NEW SANCTUARY MOVEMENT
Immigration conference speaker seeks Catholic response
In 2006, the Mexican woman faced deportation from her home in Chicago. Instead of helping her quietly, her Methodist church decided to house her and to do so publicly. She lived there for a year, but was eventually deported from Los Angeles where she was giving a talk. But activists learned from the experience that a person can find refuge in a church building.
They also learned that they could act in the face of government authority and social disapproval.
“Elvira inspired a model for communities of faith to bring justice,” said Juan Carlos Ruiz, a New York City-based leader in the movement. He will deliver the keynote talk at a conference, “Immigration, Sanctuary, Worlds without Borders,” in Albany, May 27-30.
The event is sponsored by the Justice Studies Association, an international restorative justice group, and hosted by the Albany New Sanctuary Movement (NSM).
Safe havens
The movement, with major chapters in New York, Los Angeles and Chicago, assists some of the estimated 12 million undocumented immigrants in the U.S. Since laws were tightened in 1996 and enforcement in-creased after 9/11, many face deportation, often for minor criminal violations or paperwork snafus.
Mr. Ruiz, 39, helped organize NSM in 2006. They incorporated lessons from previous immigration struggles and the Church’s long history of caring for the dispossessed.
“We were looking for ways to respond to the crisis of seeing our brothers and sisters persecuted and attacked by the immigration laws,” he said.
One successful method: “We tell the stories of people to humanize them to the non-immigrant community,” he said. “That way, we are not being victims but witnesses.”
Mr. Ruiz brings personal experience to the cause. He emigrated from Mexico at age 17 to visit his family temporarily but stayed. He eventually gained citizenship with help from a Catholic church and later became a priest, though he is now inactive.
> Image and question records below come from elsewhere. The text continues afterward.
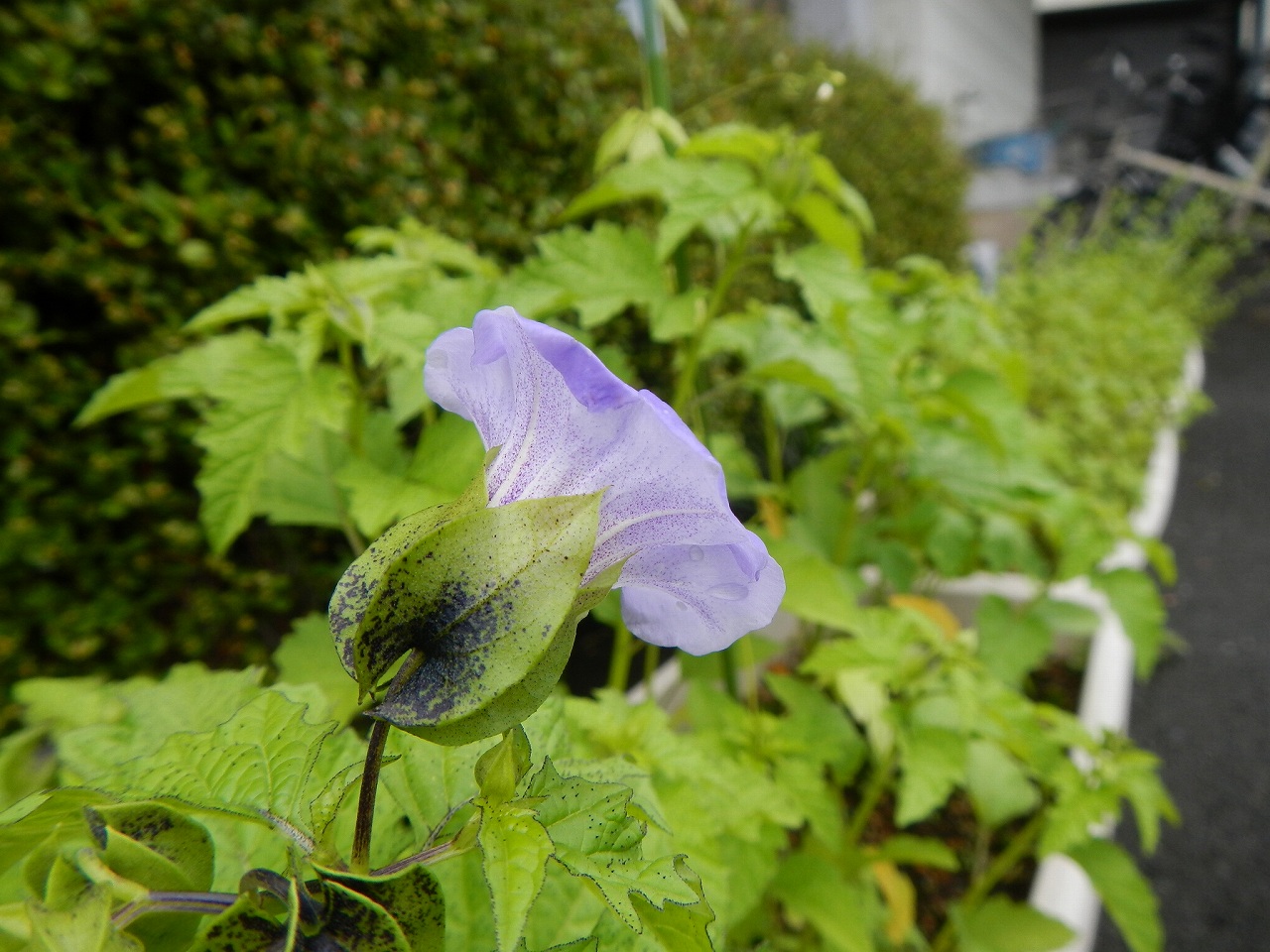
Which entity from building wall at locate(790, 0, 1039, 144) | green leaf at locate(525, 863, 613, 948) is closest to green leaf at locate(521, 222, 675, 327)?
green leaf at locate(525, 863, 613, 948)

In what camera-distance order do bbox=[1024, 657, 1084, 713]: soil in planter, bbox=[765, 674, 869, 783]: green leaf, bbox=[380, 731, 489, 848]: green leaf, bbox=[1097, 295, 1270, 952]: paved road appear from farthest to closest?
bbox=[1024, 657, 1084, 713]: soil in planter, bbox=[1097, 295, 1270, 952]: paved road, bbox=[765, 674, 869, 783]: green leaf, bbox=[380, 731, 489, 848]: green leaf

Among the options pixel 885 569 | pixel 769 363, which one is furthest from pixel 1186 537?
pixel 769 363

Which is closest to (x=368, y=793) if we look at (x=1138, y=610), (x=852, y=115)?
(x=1138, y=610)

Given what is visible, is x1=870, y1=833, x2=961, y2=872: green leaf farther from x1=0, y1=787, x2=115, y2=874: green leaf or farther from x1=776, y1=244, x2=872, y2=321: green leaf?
x1=0, y1=787, x2=115, y2=874: green leaf

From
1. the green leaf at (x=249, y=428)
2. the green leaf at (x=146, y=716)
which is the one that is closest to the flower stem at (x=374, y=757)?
the green leaf at (x=146, y=716)

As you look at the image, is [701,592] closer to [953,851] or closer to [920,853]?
[920,853]

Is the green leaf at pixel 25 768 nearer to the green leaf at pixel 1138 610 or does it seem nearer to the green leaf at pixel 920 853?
the green leaf at pixel 920 853
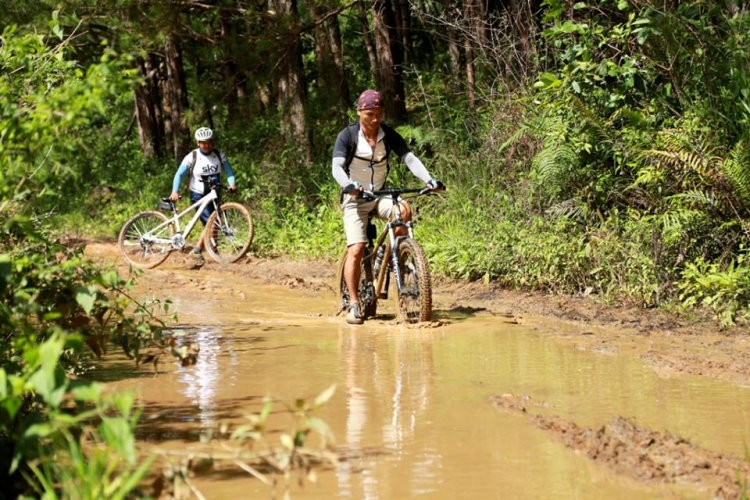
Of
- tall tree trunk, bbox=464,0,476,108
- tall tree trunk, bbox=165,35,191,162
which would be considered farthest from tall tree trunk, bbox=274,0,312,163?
tall tree trunk, bbox=165,35,191,162

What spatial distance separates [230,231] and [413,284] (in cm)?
682

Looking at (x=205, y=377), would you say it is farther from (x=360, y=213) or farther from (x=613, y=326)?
(x=613, y=326)

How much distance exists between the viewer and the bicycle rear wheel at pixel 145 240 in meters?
15.8

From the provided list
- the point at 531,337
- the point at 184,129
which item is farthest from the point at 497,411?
the point at 184,129

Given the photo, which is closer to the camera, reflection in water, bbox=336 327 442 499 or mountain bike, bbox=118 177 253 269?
reflection in water, bbox=336 327 442 499

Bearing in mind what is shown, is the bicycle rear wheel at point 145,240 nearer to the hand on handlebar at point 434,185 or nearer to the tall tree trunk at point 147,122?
the hand on handlebar at point 434,185

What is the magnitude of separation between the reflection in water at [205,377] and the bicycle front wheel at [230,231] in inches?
255

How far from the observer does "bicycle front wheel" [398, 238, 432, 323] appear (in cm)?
904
“People of faith are seeking ways for that faith to be relevant in answering questions posed by a system that’s chewing up our people,” Mr. Ruiz said. “People of faith want to put into practice what it means to be human.”
Albany activists
A local NSM chapter coalesced in 1997, said one organizer, Fred Boehrer. He and his wife, Diana Conroy, run Emmaus House, the Albany Catholic Worker house, where the group is based. So far, the group has assisted more than 50 families.
“We [have] helped people gain legal status, lined up sponsors to help them stay, delayed deportation for some, and gotten others out of jail,” Mr. Boehrer explained.
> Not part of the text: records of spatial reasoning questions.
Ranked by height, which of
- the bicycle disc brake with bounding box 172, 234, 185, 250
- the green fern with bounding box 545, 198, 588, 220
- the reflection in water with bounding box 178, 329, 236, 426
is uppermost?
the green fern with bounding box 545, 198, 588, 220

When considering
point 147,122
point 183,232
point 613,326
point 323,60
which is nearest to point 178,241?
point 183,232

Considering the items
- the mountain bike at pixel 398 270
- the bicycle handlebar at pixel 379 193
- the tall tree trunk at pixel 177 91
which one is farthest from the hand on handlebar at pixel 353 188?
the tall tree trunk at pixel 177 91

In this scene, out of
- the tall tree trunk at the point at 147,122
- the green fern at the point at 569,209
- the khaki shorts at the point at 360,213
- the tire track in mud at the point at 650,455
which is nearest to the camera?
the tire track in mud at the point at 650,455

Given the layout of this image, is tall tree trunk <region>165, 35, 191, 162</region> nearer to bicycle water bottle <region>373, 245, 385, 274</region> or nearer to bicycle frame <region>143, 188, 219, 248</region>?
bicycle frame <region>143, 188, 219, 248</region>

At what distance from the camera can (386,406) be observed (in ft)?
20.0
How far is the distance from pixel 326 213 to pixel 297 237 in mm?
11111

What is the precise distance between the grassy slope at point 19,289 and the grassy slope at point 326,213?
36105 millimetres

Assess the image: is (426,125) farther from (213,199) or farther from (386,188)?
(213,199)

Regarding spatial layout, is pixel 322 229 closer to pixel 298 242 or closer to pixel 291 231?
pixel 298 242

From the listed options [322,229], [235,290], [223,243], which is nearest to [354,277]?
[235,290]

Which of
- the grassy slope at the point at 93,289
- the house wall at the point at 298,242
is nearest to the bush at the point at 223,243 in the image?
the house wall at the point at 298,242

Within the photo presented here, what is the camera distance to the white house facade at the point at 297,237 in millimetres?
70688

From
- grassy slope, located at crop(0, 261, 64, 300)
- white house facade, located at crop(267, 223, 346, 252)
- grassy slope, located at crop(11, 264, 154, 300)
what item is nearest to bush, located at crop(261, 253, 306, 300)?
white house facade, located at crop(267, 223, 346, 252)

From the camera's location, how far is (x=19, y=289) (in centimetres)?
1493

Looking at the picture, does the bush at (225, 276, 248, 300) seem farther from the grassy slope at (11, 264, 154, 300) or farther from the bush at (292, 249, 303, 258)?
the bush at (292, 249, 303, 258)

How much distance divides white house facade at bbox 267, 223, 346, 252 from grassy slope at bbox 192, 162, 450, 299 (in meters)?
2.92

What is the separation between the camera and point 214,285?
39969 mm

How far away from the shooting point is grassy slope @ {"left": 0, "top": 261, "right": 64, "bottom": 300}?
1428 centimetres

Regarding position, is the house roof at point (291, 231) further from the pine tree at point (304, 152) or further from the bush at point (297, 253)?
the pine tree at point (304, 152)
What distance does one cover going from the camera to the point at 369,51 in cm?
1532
It has a network of volunteers, attorneys and church partners including St. Helen’s in Niskayuna, Holy Family in Albany, the Albany Friends Meeting House, First Presbyter-ian and Westminster Presbyter-ian. They have trained 55 people to serve as paralegals for immigrants, said Mr. Boehrer.
Church ready
Catholics sympathize. In a national survey conducted for the U.S. bishops, 72 percent said the Church had a moral obligation to help immigrants regardless of their status and 69 percent favored allowing them to become citizens.
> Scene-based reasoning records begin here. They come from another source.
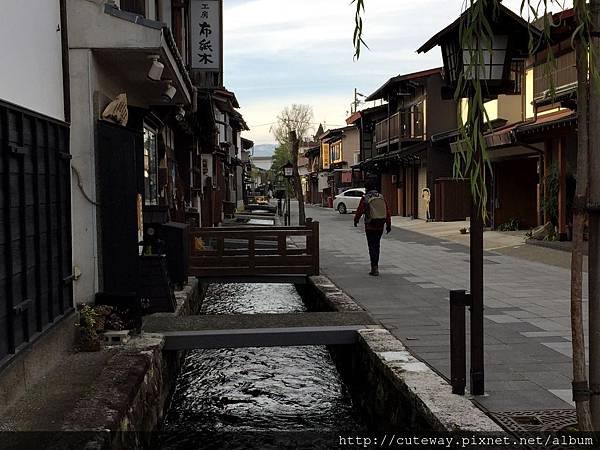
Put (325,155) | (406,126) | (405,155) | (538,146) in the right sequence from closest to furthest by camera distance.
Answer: (538,146) < (405,155) < (406,126) < (325,155)

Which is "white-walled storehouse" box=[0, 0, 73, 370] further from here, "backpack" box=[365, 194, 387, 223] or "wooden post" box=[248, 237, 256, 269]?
"backpack" box=[365, 194, 387, 223]

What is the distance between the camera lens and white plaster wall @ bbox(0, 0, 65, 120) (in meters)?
5.09

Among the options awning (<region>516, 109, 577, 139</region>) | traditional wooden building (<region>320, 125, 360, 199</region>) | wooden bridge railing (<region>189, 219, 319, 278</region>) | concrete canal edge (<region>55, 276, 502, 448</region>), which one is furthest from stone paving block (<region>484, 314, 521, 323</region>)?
traditional wooden building (<region>320, 125, 360, 199</region>)

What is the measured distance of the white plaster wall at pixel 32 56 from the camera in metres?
5.09

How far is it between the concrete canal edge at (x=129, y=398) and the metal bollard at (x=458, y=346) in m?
2.51

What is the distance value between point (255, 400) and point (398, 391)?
2214mm

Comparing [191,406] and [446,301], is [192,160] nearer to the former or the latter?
[446,301]

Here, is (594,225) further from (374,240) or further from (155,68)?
(374,240)

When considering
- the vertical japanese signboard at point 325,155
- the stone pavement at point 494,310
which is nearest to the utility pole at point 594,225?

Mr. Ruiz appeals to those sentiments as well as basic economics. “Our borders are fluid for goods and capital, and we need to recognize that people have rights to the same mobility,” he said.
The conference will feature 40 to 50 speakers and workshops and organizers expect 200 activists, scholars and volunteers to attend. “It’s for anyone interested or engaged in helping immigrants,” said Mr. Boehrer. “People will learn practical lessons on helping immigrants get health care, housing, legal assistance.”
Mr. Ruiz said the conference and the entire movement should provoke Catholics and others to act.
“We need to wage peace whole-heartedly, since the forces that are arrayed against us are powerful.”